Nonlocal dynamic stability analysis of a Timoshenko nanobeam subjected to a sequence of moving nanoparticles considering surface effects

Abstract

In this study, the dynamic stability of a Timoshenko nanobeam under the intermittent movement of nanoparticles is investigated considering surface effects. Simply-supported boundary conditions are assumed for a rectangular cross-section beam. The elastic foundation is modeled as a Pasternak elastic foundation. Also, the role of the nanoparticle inertia is considered. The nanoparticles move over the beam continuously with a constant velocity, and the friction between particles, and the beam is ignored. Governing equations are derived by Hamilton's principle in conjunction with nonlocal and Gurtin-Murdoch theories.
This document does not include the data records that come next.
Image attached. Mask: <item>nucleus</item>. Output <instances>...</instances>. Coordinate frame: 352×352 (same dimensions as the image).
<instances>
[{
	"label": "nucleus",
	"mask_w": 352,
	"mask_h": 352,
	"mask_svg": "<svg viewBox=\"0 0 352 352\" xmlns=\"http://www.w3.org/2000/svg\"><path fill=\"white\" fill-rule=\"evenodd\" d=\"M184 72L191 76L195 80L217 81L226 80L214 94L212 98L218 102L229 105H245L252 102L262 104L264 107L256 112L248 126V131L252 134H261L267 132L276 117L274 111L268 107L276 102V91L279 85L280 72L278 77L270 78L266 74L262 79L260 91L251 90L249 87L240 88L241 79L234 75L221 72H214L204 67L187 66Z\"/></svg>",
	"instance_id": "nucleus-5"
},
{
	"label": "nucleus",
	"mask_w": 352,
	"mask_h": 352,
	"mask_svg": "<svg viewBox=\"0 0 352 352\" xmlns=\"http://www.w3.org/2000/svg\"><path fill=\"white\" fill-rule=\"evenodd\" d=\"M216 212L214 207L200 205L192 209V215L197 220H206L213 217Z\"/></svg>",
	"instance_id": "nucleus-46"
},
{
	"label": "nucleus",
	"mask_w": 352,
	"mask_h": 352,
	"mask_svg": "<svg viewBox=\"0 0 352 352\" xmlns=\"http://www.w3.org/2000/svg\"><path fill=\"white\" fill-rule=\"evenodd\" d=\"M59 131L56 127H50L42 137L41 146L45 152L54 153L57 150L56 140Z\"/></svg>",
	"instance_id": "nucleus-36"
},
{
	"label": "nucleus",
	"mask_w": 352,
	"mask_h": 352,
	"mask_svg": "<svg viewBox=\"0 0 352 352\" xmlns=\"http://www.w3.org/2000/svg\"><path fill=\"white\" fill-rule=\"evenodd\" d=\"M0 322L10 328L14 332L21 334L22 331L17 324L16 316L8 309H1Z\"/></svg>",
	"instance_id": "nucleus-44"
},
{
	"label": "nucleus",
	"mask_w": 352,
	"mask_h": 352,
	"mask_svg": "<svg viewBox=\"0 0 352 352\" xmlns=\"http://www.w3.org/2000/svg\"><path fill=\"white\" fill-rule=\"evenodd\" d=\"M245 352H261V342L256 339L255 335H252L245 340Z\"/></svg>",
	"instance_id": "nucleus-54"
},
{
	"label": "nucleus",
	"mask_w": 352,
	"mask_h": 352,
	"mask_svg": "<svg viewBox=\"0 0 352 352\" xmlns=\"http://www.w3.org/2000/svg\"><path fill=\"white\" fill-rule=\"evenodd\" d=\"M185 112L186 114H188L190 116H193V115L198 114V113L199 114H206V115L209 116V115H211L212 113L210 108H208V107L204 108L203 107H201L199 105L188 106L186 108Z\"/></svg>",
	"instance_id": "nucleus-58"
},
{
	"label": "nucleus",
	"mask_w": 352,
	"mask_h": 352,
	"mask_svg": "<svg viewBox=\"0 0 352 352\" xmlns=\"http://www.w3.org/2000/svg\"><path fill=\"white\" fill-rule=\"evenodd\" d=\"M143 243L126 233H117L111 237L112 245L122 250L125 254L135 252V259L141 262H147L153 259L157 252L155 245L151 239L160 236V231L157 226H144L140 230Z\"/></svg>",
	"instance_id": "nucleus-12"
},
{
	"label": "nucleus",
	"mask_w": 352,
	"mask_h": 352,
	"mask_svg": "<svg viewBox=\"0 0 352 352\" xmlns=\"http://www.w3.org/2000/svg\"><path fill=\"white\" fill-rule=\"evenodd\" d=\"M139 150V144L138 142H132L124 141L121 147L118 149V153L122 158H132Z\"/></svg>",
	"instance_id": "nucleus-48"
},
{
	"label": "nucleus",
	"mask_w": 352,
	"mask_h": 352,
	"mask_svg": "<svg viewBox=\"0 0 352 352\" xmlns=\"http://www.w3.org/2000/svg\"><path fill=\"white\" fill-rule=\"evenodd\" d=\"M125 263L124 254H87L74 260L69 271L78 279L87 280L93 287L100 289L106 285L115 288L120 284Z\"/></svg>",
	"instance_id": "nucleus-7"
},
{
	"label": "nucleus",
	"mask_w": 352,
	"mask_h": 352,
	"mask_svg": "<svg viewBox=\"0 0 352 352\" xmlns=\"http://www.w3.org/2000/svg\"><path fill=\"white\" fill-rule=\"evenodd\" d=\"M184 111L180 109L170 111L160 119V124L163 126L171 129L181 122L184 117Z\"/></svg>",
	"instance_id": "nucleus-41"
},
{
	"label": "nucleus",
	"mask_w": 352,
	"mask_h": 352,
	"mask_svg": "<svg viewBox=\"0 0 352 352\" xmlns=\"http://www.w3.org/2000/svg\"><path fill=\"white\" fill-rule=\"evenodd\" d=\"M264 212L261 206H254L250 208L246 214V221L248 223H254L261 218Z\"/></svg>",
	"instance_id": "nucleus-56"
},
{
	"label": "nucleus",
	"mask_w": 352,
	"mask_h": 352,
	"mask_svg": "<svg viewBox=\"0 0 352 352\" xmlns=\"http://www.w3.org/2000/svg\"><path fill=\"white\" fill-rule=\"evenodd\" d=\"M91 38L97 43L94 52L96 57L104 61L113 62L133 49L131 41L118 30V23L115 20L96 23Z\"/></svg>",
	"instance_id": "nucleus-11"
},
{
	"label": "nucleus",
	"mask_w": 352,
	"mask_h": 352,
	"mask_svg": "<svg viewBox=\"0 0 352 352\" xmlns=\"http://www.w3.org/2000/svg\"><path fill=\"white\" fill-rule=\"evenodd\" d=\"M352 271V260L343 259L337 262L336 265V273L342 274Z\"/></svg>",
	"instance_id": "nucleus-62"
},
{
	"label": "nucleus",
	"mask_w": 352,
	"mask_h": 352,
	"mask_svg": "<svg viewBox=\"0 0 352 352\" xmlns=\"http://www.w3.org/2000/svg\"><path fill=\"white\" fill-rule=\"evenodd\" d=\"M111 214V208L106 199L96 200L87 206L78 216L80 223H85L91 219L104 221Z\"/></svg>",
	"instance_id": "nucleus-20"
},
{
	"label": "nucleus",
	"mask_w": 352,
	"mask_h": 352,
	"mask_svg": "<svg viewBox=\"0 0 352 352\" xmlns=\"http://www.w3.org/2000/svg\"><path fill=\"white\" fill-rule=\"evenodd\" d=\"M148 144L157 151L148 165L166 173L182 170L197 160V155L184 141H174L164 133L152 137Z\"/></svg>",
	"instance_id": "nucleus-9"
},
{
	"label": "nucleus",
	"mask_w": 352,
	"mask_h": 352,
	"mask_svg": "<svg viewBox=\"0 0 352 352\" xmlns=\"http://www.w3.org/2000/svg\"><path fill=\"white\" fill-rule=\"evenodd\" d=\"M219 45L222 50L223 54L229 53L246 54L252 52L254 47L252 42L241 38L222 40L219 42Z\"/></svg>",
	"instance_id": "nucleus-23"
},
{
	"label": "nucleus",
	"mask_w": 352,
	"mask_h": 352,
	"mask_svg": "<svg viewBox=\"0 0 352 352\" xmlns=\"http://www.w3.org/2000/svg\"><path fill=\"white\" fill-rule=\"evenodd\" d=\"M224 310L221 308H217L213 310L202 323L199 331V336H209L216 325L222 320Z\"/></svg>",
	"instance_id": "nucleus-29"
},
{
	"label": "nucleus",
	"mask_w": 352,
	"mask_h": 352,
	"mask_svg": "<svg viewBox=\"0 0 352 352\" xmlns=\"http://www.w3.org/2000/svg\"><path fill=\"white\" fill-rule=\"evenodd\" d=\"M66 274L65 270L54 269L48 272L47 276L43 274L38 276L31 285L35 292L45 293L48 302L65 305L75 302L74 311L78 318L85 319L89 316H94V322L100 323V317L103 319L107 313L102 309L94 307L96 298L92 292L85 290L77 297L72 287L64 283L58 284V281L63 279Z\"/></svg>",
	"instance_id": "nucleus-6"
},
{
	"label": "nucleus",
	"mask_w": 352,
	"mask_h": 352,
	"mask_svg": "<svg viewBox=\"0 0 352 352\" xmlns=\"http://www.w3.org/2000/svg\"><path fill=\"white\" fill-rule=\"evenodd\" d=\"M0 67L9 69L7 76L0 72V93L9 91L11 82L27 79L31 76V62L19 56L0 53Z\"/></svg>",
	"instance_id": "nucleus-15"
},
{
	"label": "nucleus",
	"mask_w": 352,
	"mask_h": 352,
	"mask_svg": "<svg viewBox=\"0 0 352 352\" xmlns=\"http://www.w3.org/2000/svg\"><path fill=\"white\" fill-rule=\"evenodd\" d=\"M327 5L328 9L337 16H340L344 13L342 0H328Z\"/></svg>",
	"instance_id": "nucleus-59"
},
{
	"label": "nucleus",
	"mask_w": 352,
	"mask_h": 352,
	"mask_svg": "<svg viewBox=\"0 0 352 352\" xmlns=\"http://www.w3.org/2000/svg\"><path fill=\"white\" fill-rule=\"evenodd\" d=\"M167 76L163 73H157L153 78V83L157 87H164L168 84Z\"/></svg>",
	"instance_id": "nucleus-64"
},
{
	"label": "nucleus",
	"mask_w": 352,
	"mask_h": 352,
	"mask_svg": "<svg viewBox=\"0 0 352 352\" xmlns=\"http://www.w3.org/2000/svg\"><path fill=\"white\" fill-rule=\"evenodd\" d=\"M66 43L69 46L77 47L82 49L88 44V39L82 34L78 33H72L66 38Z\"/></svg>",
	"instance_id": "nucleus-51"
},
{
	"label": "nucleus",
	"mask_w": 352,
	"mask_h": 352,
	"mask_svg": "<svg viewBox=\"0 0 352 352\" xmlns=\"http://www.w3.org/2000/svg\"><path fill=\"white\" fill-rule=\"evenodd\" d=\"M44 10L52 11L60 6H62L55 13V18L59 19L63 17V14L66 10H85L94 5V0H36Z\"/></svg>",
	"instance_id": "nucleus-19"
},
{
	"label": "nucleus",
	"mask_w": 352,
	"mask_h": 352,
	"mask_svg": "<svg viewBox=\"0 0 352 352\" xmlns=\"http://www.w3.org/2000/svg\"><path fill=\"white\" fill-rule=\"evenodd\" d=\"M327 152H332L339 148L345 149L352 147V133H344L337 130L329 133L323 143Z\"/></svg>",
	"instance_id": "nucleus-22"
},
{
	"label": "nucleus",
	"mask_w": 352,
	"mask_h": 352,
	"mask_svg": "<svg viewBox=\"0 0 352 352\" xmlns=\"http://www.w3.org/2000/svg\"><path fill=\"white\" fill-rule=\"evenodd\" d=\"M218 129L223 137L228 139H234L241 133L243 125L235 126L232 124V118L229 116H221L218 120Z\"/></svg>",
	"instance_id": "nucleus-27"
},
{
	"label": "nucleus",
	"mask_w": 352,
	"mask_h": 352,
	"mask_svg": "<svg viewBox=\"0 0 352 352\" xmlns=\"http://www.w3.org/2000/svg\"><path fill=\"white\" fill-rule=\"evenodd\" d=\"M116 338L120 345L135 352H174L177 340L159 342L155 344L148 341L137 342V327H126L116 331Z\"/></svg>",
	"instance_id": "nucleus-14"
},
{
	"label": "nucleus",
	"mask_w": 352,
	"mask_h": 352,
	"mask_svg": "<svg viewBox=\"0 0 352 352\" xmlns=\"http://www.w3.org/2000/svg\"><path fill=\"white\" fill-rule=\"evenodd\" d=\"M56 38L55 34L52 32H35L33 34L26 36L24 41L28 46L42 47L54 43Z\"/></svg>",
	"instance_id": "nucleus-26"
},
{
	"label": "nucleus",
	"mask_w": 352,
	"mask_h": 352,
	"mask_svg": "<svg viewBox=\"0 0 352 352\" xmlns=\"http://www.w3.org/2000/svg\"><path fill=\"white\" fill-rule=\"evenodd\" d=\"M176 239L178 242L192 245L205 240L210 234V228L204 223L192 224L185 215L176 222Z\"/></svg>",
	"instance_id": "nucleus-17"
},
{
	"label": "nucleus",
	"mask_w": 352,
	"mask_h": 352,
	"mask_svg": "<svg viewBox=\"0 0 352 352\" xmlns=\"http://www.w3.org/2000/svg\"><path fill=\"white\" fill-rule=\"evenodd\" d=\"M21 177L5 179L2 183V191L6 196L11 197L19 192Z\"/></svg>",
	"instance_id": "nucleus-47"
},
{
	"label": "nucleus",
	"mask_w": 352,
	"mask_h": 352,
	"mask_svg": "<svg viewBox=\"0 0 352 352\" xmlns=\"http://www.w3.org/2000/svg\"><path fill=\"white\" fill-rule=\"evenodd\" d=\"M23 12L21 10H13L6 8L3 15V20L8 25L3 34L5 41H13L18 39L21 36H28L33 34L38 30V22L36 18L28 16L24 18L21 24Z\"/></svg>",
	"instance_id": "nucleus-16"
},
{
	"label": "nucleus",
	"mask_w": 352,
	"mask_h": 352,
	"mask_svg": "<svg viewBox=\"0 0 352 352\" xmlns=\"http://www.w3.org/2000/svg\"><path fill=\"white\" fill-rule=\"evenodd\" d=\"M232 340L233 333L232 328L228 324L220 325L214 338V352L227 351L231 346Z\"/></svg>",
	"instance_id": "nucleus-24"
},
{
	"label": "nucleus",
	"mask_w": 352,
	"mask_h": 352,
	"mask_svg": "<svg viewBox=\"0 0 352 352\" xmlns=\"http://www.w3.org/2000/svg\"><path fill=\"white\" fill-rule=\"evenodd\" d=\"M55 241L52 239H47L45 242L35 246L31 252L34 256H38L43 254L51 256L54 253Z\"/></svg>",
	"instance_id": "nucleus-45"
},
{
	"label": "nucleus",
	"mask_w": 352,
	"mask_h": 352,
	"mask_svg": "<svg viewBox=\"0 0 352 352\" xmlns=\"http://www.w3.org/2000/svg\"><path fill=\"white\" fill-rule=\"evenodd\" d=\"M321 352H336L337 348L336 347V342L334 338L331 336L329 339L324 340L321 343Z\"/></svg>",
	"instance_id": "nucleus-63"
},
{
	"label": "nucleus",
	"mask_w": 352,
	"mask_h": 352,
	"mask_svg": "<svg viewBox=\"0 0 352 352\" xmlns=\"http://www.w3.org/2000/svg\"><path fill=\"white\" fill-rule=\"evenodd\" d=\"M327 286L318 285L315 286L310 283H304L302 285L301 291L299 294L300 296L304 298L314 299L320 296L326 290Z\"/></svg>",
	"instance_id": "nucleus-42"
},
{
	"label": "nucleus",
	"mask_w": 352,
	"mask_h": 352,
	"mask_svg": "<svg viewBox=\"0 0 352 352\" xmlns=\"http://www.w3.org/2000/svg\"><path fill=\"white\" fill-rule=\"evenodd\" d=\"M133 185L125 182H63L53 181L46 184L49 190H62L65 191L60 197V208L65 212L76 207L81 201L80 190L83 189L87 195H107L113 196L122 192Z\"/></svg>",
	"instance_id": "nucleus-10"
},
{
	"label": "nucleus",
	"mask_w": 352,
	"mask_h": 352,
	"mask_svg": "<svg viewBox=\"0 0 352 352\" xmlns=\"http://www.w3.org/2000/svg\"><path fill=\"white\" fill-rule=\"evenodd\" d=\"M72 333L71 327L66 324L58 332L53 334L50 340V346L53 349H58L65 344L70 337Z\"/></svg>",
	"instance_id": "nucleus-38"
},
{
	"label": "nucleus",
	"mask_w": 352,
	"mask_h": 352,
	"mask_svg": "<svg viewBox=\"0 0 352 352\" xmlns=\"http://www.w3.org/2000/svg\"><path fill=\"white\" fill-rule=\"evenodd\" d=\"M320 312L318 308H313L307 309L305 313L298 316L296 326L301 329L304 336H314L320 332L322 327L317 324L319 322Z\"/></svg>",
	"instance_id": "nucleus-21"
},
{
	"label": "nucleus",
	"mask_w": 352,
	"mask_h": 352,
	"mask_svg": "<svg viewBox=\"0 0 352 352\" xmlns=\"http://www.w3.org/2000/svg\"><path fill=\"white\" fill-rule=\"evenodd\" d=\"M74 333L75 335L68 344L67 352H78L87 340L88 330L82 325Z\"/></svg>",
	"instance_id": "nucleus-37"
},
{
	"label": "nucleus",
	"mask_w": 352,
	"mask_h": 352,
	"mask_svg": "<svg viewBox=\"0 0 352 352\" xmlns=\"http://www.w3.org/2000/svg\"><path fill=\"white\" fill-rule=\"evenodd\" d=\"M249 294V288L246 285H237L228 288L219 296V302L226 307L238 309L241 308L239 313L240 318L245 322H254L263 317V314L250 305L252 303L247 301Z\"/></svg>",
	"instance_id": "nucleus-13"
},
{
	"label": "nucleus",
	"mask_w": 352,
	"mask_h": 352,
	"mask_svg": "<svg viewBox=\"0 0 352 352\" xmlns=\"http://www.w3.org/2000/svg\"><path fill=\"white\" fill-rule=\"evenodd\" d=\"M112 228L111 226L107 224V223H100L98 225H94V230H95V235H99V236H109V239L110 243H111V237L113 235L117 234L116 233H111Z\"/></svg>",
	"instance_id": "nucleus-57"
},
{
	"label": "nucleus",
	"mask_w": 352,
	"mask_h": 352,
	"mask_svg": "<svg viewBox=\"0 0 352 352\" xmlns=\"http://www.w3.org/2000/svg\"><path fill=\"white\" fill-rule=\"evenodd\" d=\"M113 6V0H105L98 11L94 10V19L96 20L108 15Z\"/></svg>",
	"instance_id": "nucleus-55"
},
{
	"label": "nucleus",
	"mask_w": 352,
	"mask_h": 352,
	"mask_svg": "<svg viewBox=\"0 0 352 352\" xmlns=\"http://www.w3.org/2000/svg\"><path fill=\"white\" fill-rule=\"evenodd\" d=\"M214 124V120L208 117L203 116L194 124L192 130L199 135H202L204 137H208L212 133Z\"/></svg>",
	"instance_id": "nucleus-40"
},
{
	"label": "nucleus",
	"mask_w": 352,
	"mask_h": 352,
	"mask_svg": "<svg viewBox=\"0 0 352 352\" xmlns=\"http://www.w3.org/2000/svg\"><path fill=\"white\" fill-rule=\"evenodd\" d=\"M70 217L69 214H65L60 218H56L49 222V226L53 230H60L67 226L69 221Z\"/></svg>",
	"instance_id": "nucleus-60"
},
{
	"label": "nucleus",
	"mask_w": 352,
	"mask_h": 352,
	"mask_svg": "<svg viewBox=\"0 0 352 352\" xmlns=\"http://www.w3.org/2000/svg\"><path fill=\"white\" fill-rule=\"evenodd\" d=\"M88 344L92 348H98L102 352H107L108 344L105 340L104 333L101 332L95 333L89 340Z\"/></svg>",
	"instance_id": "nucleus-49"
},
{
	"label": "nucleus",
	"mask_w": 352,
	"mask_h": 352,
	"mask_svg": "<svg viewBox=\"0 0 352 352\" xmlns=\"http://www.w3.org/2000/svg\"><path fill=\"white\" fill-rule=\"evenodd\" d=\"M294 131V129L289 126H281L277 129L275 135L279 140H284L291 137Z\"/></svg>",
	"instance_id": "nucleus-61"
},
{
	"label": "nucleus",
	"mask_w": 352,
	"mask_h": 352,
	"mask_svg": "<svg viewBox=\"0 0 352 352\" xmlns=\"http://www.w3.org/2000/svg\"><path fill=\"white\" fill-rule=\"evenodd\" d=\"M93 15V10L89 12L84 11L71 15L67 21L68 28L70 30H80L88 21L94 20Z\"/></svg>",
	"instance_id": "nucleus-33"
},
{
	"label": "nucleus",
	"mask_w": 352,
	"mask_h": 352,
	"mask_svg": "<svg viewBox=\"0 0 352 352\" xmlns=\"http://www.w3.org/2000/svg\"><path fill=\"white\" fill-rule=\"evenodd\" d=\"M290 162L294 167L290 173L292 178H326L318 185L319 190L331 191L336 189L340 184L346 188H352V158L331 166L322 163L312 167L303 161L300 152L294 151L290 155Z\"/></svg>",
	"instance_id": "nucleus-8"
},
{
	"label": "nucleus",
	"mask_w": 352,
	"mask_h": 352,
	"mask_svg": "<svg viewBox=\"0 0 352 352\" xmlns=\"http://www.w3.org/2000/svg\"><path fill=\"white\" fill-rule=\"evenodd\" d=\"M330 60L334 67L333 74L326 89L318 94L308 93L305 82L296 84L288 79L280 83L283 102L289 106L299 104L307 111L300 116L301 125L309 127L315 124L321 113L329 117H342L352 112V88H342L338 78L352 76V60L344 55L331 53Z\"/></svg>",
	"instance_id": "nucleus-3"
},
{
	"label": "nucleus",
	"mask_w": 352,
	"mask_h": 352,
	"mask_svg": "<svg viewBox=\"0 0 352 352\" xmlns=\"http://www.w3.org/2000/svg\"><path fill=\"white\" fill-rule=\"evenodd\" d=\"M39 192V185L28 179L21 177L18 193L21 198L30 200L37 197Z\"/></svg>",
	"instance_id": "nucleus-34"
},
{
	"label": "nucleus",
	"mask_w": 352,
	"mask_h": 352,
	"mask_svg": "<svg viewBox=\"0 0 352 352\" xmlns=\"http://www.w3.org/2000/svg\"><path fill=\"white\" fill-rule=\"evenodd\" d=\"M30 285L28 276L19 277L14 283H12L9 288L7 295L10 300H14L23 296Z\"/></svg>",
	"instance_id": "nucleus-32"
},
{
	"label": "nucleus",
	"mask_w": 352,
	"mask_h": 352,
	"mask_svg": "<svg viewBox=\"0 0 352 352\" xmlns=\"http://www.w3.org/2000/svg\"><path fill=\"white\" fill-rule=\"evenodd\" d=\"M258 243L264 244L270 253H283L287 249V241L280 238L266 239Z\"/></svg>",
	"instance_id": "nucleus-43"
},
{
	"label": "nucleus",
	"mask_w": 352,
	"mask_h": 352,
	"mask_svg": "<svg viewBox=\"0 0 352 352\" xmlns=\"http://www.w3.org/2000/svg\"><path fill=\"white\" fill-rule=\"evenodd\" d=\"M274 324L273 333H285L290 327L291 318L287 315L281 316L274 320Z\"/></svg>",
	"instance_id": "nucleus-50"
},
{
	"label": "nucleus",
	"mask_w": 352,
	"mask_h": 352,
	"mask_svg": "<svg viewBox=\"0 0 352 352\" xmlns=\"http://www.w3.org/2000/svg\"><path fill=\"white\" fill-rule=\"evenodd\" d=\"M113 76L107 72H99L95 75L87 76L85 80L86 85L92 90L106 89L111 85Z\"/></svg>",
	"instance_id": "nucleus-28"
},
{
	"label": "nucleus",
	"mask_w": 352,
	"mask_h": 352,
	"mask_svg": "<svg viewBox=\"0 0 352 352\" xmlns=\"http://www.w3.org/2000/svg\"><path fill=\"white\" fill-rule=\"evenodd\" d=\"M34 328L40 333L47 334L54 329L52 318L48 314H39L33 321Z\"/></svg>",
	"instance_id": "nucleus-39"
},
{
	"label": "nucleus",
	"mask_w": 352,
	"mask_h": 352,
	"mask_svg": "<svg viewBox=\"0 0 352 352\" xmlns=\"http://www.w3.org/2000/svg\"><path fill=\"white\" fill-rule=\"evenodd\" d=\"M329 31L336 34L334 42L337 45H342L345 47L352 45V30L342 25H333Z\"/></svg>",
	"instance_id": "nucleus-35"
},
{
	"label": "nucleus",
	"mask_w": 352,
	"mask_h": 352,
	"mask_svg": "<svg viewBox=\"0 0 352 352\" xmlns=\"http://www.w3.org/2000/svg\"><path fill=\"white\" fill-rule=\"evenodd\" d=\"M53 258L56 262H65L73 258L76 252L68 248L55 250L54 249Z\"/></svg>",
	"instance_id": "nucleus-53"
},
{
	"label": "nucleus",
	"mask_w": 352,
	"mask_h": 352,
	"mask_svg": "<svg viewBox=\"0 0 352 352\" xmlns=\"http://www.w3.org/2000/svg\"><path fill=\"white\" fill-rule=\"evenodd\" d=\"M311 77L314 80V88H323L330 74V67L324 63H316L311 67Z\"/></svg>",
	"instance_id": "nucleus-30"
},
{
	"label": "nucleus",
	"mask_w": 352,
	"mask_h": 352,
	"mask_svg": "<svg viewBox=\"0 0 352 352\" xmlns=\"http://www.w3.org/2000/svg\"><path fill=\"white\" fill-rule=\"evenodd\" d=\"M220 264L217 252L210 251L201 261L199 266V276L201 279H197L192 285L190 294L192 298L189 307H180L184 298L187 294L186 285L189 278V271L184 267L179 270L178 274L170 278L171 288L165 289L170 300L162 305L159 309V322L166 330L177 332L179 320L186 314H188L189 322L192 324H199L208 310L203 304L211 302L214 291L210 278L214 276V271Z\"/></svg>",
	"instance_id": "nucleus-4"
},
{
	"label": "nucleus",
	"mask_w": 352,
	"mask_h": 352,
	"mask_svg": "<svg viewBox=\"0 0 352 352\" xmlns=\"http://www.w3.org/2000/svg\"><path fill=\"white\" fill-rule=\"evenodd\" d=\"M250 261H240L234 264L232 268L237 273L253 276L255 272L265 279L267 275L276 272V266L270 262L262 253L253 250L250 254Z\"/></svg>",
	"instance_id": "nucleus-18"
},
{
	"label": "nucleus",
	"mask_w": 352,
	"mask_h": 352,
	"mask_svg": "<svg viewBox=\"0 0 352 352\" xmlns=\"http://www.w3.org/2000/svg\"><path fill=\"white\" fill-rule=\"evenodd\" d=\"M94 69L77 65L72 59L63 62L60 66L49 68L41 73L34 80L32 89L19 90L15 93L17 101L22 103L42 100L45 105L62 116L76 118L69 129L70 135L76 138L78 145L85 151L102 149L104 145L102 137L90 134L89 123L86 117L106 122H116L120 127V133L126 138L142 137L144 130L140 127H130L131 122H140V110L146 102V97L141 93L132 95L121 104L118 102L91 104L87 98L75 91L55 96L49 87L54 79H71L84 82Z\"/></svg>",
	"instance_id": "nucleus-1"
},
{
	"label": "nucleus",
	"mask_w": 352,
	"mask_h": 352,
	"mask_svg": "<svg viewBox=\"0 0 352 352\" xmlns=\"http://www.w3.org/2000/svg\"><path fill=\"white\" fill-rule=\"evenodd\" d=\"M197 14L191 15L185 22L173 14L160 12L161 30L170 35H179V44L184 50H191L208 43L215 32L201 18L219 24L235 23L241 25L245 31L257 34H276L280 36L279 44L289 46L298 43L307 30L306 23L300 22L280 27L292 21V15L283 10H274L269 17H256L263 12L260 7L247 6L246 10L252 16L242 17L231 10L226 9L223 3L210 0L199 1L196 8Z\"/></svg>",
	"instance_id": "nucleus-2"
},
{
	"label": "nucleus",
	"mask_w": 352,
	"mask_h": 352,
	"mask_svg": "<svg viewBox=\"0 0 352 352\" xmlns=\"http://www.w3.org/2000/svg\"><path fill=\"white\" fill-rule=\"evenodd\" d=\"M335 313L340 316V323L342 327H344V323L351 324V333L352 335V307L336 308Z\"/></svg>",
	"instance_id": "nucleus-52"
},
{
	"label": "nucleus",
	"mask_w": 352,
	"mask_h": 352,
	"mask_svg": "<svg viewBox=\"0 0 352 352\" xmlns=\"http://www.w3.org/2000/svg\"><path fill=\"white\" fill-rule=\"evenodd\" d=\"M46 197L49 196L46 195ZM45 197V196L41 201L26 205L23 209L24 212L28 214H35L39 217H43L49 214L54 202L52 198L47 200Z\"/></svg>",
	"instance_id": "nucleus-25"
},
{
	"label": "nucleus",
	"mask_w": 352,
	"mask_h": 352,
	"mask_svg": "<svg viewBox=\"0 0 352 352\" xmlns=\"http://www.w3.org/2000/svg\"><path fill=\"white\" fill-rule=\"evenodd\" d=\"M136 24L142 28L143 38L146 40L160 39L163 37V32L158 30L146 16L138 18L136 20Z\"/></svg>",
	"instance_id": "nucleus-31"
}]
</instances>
Dynamic stability analysis of the nanobeam under induced excitation of moving nanoparticles is carried out, and the stability and instability regions are derived by incremental harmonic balance method (IHBM). The stability of the system is described in the plane (mass-velocity). A detailed study is conducted to examine the effects of various parameters such as the small scale parameter, surface constants, Pasternak foundation coefficients, and nanoparticles inertia on the dynamic instability region (DIR) of the nanobeam. The results show that considering surface theory has a negligible effect on the DIR of the nanobeam under the intermittent passage of nanoparticles. Pasternak and Winkler spring constants increase the stiffness and stability of the nanobeam. Also, considering moving mass inertia and small scale parameter shifts the DIR to the lower frequency zone.